Next we consider whether Chan is a fugitive within the terms of the Treaty.9 The courts have long decided that although an individual leaves the jurisdiction in which the crime was committed before the crime is discovered or before charges are brought, he is a fugitive and is extraditable. Application of D'Amico, 177 F.Supp. 648 (S.D.N.Y. 1960); Ex parte Davis, 54 F.2d 723 (9th Cir. 1931); Hogan v. O'Neill, 255 U.S. 52, 41 S.Ct. 222, 65 L.Ed. 497 (1921); Whiteman, 6 Digest of International Law 768. Also, the manner of departure from the jurisdiction in which the crime was committed is not determinative of whether the individual is a fugitive. He only need be found in the territory of the asylum jurisdiction. United States ex rel. Eatessami v. Marasco, 275 F.Supp. 492 (S.D.N.Y.1967); Hammond v. Sittel, 59 F.2d 683 (9th Cir. 1932). In analogous situations involving extradition between states, individuals transported out of the requesting state by federal or state authorities and held by those authorities are extraditable.10 Innes v. Tobin, 240 U.S. 127, 36 S.Ct. 290, 60 L.Ed. 562 (1916); Brewer v. Goff, 138 F.2d 710 (10th Cir. 1943); Roberts v. Reilly, 116 U.S. 80, 6 S.Ct. 291, 29 L.Ed. 544 (1885). Under either version of the manner of his entrance into the United States and despite his detention in this country, Chan was found within the territory of the United States for purposes of the Treaty and he is extraditable.
Secondly, we consider whether Chan was held under arrest beyond the two months allowed by the Treaty. Article XI of the Treaty,11 in conjunction with 18 U.S.C.A. Secs. 3184-92 (1969), provides the procedural framework for extradition of an international fugitive. In the usual case an arrest warrant is sought only after submitting the formal extradition documents to the district court. However, under circumstances which indicate that the individual sought might leave the jurisdiction before formal extradition documents can be obtained, the Treaty contemplates the use of provisional arrest until the formal extradition documents arrive. 18 U.S.C.A. Sec. 3184 (1969) is the authority for United States judicial officers to conduct the requisite proceedings for extradition under a treaty.12
In this case the United States authorities sought provisional arrest pending arrival of the Liberian documents.

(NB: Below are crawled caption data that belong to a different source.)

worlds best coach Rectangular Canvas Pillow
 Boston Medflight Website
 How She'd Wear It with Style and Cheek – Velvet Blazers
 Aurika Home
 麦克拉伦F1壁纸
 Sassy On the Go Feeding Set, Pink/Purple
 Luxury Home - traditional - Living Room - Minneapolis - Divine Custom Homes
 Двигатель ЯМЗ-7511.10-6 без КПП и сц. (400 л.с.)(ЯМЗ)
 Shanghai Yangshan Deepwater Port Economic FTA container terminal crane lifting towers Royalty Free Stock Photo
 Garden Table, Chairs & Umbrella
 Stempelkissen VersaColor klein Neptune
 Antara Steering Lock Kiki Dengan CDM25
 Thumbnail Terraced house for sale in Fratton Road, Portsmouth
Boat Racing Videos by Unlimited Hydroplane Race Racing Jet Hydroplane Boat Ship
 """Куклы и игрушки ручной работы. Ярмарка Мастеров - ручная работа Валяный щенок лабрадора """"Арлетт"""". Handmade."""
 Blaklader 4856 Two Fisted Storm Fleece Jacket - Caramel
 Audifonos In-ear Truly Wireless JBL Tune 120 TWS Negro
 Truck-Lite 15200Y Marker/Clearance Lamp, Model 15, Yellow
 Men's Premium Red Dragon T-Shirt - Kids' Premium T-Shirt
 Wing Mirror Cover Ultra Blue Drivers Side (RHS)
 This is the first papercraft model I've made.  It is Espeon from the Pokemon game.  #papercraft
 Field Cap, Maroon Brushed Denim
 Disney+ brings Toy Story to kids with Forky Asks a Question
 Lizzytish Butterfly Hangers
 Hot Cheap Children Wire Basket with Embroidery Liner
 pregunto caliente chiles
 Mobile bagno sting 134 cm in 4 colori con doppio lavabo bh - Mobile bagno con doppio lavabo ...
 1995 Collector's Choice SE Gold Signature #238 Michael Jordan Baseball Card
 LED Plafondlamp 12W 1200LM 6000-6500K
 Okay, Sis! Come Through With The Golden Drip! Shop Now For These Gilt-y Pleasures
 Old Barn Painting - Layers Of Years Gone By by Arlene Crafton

The U.S. Attorney, acting in behalf of Liberia,13 filed a complaint on March 31. On May 8, when the District Judge was satisfied of the complaint's sufficiency, he issued an arrest warrant committing Chan to the U.S. Attorney. The record indicates that the documents required under the treaty were forwarded to the U.S. Attorney by June 16.
The procedural scheme contemplated by the Treaty provides for provisional arrest of a fugitive in order to secure his presence pending a formal surrender request and an extradition hearing.14 The two-month time limitation is an agreement designed to protect the interests of the asylum country, the fugitive, and the requesting country. It protects the asylum country from needless expense and effort in detaining a fugitive longer than reasonably necessary for presentation of the formal request, it protects the fugitive from indefinite incarceration without formal charges and a hearing, it allows the demanding country time in which to prepare and transmit the formal request. In order to carry out these purposes, we interpret the term "date of commitment" to mean the date on which a fugitive is arrested for the sole purpose of extradition. To define "date of commitment" as commitment for any purpose would confuse the asylum country about the duration of its responsibility for detaining a fugitive and would deprive the requesting country of the certainty of the two-month period in which to formally request extradition.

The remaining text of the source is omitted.